** START **

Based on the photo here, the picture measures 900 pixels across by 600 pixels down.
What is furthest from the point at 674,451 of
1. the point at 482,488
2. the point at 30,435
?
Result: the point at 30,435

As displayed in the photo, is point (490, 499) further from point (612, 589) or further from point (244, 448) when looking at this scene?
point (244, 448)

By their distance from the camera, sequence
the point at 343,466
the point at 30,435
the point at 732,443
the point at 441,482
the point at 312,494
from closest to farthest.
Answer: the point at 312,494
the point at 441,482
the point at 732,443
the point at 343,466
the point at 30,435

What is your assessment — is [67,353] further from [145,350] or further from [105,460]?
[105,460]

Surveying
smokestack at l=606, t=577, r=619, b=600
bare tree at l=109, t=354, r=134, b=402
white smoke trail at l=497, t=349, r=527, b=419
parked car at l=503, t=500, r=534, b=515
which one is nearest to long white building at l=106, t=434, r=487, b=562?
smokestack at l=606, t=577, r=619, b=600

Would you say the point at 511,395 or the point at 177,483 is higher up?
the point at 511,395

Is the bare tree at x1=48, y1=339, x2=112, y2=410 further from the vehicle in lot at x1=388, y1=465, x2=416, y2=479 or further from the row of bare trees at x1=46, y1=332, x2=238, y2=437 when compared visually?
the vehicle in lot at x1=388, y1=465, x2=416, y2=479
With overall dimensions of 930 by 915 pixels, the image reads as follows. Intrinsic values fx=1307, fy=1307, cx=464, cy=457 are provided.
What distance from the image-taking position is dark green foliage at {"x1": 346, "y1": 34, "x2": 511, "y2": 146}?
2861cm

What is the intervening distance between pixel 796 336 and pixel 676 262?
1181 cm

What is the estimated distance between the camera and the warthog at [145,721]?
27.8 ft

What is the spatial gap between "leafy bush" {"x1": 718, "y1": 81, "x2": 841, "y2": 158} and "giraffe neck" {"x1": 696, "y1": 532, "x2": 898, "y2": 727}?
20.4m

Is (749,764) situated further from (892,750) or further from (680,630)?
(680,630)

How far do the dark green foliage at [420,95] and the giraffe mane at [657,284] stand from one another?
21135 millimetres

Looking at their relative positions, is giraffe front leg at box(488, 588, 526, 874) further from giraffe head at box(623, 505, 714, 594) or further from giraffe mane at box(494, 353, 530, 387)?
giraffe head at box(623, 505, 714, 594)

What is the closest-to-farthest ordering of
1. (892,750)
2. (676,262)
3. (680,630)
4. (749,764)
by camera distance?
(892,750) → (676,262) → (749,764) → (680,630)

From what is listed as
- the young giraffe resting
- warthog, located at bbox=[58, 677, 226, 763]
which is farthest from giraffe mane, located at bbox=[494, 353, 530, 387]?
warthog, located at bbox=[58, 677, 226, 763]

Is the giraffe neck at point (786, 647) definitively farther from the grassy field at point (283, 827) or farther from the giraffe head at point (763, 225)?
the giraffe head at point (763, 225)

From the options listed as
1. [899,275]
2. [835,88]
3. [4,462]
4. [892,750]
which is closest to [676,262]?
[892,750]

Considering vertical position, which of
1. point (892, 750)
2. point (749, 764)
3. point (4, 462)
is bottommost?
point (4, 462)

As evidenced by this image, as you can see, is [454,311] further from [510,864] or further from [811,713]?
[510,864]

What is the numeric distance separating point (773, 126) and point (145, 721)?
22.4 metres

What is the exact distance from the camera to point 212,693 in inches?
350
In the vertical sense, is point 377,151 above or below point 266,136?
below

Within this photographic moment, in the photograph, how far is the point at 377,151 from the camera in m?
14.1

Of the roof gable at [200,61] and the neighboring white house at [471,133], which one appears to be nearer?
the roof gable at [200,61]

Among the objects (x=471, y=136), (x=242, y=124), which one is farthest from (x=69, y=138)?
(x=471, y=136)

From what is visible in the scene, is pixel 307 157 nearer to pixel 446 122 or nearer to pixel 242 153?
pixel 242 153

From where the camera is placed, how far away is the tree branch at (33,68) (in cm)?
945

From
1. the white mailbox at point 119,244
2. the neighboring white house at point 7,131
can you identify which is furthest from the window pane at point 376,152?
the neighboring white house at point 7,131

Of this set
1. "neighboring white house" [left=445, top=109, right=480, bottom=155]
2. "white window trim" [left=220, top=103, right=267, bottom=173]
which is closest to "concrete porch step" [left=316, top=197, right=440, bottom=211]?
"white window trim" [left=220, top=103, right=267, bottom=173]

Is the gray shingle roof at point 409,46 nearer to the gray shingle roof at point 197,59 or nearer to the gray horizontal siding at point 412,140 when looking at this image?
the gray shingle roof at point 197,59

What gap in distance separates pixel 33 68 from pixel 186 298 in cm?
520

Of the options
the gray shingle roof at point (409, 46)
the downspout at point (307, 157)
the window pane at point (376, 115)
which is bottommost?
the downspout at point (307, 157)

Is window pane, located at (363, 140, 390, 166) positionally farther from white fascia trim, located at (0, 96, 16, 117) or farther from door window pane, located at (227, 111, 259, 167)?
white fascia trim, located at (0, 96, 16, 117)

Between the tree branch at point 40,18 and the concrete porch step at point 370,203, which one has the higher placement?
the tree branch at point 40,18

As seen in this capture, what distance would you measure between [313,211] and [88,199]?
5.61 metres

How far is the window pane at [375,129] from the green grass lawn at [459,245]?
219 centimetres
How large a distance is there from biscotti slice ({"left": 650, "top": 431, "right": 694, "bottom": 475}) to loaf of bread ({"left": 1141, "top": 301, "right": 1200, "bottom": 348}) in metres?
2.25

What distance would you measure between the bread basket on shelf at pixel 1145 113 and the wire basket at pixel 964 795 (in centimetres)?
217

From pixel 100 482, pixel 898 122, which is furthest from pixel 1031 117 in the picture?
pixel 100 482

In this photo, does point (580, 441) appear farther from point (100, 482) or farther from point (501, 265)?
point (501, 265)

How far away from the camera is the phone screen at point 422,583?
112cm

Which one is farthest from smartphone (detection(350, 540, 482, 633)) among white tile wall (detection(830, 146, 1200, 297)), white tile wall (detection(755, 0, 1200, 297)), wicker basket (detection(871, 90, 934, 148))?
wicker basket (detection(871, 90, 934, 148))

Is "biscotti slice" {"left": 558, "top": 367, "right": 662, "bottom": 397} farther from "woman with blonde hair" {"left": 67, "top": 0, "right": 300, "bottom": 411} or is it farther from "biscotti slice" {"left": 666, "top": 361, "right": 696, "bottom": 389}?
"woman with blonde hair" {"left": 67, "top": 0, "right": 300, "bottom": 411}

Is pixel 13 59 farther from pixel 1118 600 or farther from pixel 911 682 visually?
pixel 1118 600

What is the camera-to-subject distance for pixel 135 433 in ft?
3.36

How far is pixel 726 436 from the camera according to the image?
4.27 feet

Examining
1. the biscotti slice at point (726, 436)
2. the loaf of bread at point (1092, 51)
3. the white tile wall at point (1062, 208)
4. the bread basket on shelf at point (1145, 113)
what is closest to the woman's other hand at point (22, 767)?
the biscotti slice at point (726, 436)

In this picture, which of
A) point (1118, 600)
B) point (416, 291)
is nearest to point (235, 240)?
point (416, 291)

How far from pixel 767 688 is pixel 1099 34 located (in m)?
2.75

** END **

§ Written task
Could you update every one of the records above so that "parked car" reads "parked sedan" wherever it occurs, leaving everything else as it is?

§ Written solution
Based on the photo here, the picture measures 900 pixels across by 600 pixels down.
What is furthest from the point at 674,451 of
1. the point at 482,488
2. the point at 30,435
?
Result: the point at 30,435

As displayed in the photo, is point (490, 499) further from point (612, 589) or further from point (244, 448) when looking at this scene?
point (244, 448)

By their distance from the camera, sequence
the point at 343,466
the point at 30,435
the point at 732,443
the point at 441,482
the point at 312,494
from closest to farthest.
Answer: the point at 312,494
the point at 441,482
the point at 732,443
the point at 343,466
the point at 30,435

What is your assessment — is [67,353] further from [145,350] or further from [105,460]?
[105,460]

Surveying
smokestack at l=606, t=577, r=619, b=600
bare tree at l=109, t=354, r=134, b=402
white smoke trail at l=497, t=349, r=527, b=419
parked sedan at l=503, t=500, r=534, b=515
which one is nearest to long white building at l=106, t=434, r=487, b=562?
smokestack at l=606, t=577, r=619, b=600

Would you say the point at 511,395 or the point at 177,483 is higher up?
the point at 511,395

Is the bare tree at x1=48, y1=339, x2=112, y2=410 further from the vehicle in lot at x1=388, y1=465, x2=416, y2=479 or further from the row of bare trees at x1=46, y1=332, x2=238, y2=437 when compared visually?
the vehicle in lot at x1=388, y1=465, x2=416, y2=479
With overall dimensions of 930 by 915 pixels, the image reads as follows. Intrinsic values fx=1307, fy=1307, cx=464, cy=457 are provided.
What distance from the image-taking position is dark green foliage at {"x1": 346, "y1": 34, "x2": 511, "y2": 146}?
2861cm

What is the intervening distance between pixel 796 336 and pixel 676 262?
1181 cm

What is the estimated distance between the camera and the warthog at [145,721]?
27.8 ft

What is the spatial gap between "leafy bush" {"x1": 718, "y1": 81, "x2": 841, "y2": 158} and "giraffe neck" {"x1": 696, "y1": 532, "x2": 898, "y2": 727}?
20.4m

Is (749,764) situated further from (892,750) or further from (680,630)?
(680,630)

How far do the dark green foliage at [420,95] and the giraffe mane at [657,284] stand from one another?
21135 millimetres

Looking at their relative positions, is giraffe front leg at box(488, 588, 526, 874) further from giraffe head at box(623, 505, 714, 594) or further from giraffe mane at box(494, 353, 530, 387)?
giraffe head at box(623, 505, 714, 594)

What is the closest-to-farthest ordering of
1. (892,750)
2. (676,262)
3. (680,630)
4. (749,764)
by camera distance?
(892,750) → (676,262) → (749,764) → (680,630)

From what is listed as
- the young giraffe resting
- warthog, located at bbox=[58, 677, 226, 763]
which is farthest from giraffe mane, located at bbox=[494, 353, 530, 387]?
warthog, located at bbox=[58, 677, 226, 763]

Is the giraffe neck at point (786, 647) definitively farther from the grassy field at point (283, 827) or farther from the giraffe head at point (763, 225)?
the giraffe head at point (763, 225)

From the options listed as
1. [899,275]
2. [835,88]
3. [4,462]
4. [892,750]
which is closest to [676,262]?
[892,750]

Considering vertical position, which of
1. point (892, 750)
2. point (749, 764)
3. point (4, 462)
is bottommost?
point (4, 462)

As evidenced by this image, as you can see, is [454,311] further from [510,864] or further from [811,713]?
[510,864]

What is the numeric distance separating point (773, 126) and point (145, 721)?
22.4 metres

What is the exact distance from the camera to point 212,693 in inches?
350
In the vertical sense, is point 377,151 above or below point 266,136?
below

Within this photographic moment, in the photograph, how far is the point at 377,151 from the camera in m?
14.1

Of the roof gable at [200,61] and the neighboring white house at [471,133], which one appears to be nearer?
the roof gable at [200,61]

Among the objects (x=471, y=136), (x=242, y=124), which one is farthest from (x=69, y=138)?
(x=471, y=136)

From what is visible in the scene, is pixel 307 157 nearer to pixel 446 122 or nearer to pixel 242 153?
pixel 242 153

From where the camera is placed, how far away is the tree branch at (33,68) (in cm)?
945

From
1. the white mailbox at point 119,244
2. the neighboring white house at point 7,131
can you identify which is furthest from the window pane at point 376,152?
the neighboring white house at point 7,131

Of this set
1. "neighboring white house" [left=445, top=109, right=480, bottom=155]
2. "white window trim" [left=220, top=103, right=267, bottom=173]
which is closest to "concrete porch step" [left=316, top=197, right=440, bottom=211]?
"white window trim" [left=220, top=103, right=267, bottom=173]

Is the gray shingle roof at point 409,46 nearer to the gray shingle roof at point 197,59 or nearer to the gray horizontal siding at point 412,140 when looking at this image?
the gray shingle roof at point 197,59

What gap in distance separates pixel 33 68 from pixel 186 298 in cm?
520

Of the options
the gray shingle roof at point (409, 46)
the downspout at point (307, 157)
the window pane at point (376, 115)
which is bottommost?
the downspout at point (307, 157)

Is window pane, located at (363, 140, 390, 166) positionally farther from white fascia trim, located at (0, 96, 16, 117) or farther from door window pane, located at (227, 111, 259, 167)?
white fascia trim, located at (0, 96, 16, 117)

Between the tree branch at point 40,18 and the concrete porch step at point 370,203, which one has the higher placement?
the tree branch at point 40,18

As seen in this capture, what distance would you measure between [313,211] and [88,199]?
5.61 metres

How far is the window pane at [375,129] from the green grass lawn at [459,245]?
219 centimetres
How large a distance is there from biscotti slice ({"left": 650, "top": 431, "right": 694, "bottom": 475}) to loaf of bread ({"left": 1141, "top": 301, "right": 1200, "bottom": 348}) in metres?
2.25

What distance would you measure between the bread basket on shelf at pixel 1145 113 and the wire basket at pixel 964 795 (in centimetres)?
217

From pixel 100 482, pixel 898 122, which is furthest from pixel 1031 117 in the picture?
pixel 100 482

In this photo, does point (580, 441) appear farther from point (100, 482) or farther from point (501, 265)?
point (501, 265)

How far away from the camera is the phone screen at point 422,583?
112cm

Which one is farthest from smartphone (detection(350, 540, 482, 633)) among white tile wall (detection(830, 146, 1200, 297)), white tile wall (detection(755, 0, 1200, 297)), wicker basket (detection(871, 90, 934, 148))?
wicker basket (detection(871, 90, 934, 148))

Is "biscotti slice" {"left": 558, "top": 367, "right": 662, "bottom": 397} farther from "woman with blonde hair" {"left": 67, "top": 0, "right": 300, "bottom": 411} or is it farther from "biscotti slice" {"left": 666, "top": 361, "right": 696, "bottom": 389}?
"woman with blonde hair" {"left": 67, "top": 0, "right": 300, "bottom": 411}

Is pixel 13 59 farther from pixel 1118 600 or farther from pixel 911 682 visually?
pixel 1118 600

What is the camera-to-subject distance for pixel 135 433 in ft?
3.36

How far is pixel 726 436 from the camera according to the image?
4.27 feet

Examining
1. the biscotti slice at point (726, 436)
2. the loaf of bread at point (1092, 51)
3. the white tile wall at point (1062, 208)
4. the bread basket on shelf at point (1145, 113)
what is closest to the woman's other hand at point (22, 767)?
the biscotti slice at point (726, 436)

In this picture, which of
A) point (1118, 600)
B) point (416, 291)
is nearest to point (235, 240)?
point (416, 291)

How far from pixel 767 688 is pixel 1099 34 located (in m)?
2.75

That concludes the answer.